(The exercise):
Could you give back, word for word, everything from the line containing "Which comparison holds" down to the final line below?
----------------------------------------
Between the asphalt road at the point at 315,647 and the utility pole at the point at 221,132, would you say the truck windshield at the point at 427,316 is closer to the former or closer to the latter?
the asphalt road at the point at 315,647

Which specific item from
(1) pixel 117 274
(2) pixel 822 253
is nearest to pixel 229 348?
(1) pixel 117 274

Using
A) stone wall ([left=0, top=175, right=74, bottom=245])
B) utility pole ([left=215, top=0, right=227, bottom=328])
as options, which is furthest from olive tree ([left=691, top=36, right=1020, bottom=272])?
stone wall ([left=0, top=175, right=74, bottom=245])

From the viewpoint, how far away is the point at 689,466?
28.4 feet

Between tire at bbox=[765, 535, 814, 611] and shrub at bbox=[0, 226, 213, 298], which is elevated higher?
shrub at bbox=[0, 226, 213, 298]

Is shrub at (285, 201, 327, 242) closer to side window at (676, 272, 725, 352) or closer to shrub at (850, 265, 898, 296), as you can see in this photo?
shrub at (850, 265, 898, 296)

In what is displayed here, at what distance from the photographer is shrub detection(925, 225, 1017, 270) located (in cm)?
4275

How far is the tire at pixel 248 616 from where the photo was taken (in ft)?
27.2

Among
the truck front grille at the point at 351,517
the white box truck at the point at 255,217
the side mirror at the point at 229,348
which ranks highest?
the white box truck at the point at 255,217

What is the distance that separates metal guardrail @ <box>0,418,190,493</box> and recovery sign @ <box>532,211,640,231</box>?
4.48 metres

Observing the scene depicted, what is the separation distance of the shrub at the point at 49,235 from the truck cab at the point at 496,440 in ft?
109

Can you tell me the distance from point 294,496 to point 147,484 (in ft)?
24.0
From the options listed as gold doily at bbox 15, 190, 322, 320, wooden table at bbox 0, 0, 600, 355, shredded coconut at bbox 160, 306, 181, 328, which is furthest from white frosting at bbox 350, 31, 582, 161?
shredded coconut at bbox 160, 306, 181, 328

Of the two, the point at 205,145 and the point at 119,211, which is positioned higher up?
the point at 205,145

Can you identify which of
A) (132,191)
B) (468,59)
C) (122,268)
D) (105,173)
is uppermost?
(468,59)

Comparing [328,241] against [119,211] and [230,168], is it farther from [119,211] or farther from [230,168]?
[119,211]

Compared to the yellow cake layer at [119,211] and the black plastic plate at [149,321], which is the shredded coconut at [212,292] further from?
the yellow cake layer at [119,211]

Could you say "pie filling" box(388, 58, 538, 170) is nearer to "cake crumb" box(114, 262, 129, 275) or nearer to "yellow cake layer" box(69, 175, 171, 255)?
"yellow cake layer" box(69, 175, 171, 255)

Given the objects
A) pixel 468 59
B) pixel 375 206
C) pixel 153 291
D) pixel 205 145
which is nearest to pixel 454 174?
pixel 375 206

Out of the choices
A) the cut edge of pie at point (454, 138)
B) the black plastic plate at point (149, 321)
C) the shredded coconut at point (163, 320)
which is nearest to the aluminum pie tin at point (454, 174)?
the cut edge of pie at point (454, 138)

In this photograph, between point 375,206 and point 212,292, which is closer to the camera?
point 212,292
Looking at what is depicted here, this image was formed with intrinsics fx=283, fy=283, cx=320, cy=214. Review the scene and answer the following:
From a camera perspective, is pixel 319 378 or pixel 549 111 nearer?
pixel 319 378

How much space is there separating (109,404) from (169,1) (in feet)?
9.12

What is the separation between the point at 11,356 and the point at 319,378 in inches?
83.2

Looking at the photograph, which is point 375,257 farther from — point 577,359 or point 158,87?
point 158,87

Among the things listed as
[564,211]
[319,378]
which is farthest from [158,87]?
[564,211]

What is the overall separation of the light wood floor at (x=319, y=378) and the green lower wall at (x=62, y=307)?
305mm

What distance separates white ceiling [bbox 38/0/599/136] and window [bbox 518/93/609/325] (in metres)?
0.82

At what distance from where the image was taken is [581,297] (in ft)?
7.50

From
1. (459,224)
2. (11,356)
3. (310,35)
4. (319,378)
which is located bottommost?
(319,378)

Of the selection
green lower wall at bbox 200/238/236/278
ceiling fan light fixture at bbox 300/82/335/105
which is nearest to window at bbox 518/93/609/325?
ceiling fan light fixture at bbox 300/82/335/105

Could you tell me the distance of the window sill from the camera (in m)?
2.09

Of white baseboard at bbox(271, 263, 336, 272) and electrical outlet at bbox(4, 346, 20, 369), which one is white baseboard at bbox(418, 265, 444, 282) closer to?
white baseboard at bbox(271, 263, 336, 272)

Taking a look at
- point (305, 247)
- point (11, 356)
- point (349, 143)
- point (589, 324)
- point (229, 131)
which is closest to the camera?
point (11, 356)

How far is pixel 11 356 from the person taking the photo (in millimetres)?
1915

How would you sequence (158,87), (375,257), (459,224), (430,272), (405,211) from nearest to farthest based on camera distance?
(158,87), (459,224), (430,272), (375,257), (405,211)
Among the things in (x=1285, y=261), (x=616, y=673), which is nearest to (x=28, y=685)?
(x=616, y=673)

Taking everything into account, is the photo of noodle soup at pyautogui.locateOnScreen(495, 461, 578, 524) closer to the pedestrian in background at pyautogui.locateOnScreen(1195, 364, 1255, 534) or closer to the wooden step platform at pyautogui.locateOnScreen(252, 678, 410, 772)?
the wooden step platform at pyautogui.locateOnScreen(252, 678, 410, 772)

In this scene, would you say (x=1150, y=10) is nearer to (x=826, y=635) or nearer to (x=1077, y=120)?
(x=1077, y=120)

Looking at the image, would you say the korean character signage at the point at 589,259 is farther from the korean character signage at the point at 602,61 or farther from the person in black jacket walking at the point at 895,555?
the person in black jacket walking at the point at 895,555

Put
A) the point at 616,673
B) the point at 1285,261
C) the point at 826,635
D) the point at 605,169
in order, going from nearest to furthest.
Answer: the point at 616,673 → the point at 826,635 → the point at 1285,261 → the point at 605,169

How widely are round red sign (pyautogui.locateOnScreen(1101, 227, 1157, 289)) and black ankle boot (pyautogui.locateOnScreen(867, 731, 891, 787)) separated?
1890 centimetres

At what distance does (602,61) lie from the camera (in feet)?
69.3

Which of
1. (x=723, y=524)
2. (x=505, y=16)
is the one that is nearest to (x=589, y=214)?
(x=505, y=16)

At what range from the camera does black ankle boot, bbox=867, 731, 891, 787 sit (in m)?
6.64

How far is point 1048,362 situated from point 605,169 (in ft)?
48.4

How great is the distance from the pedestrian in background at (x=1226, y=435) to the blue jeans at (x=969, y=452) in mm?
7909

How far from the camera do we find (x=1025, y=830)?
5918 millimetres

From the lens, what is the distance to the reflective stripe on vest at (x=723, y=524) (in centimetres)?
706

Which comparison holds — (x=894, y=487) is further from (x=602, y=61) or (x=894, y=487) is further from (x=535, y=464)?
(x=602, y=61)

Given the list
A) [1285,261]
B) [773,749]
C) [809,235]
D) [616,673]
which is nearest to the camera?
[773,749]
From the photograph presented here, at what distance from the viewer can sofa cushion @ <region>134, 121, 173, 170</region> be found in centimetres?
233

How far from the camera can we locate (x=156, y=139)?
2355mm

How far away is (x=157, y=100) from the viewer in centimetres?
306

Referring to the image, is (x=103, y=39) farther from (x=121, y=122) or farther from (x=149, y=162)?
----------------------------------------
(Exercise response):
Which comparison holds — (x=894, y=487) is further from (x=602, y=61) or (x=894, y=487) is further from (x=535, y=464)?
(x=602, y=61)

Given the list
A) [1285,261]
B) [773,749]
C) [809,235]
D) [616,673]
which is nearest to the camera?
[773,749]
From the photograph presented here, at what distance from the viewer can sofa cushion @ <region>134, 121, 173, 170</region> be found in centimetres?
233

How far from the camera can we locate (x=156, y=139)?
2355mm

How far away is (x=157, y=100) from the viewer in centimetres?
306

Referring to the image, is (x=103, y=39) farther from (x=121, y=122) or farther from (x=149, y=162)?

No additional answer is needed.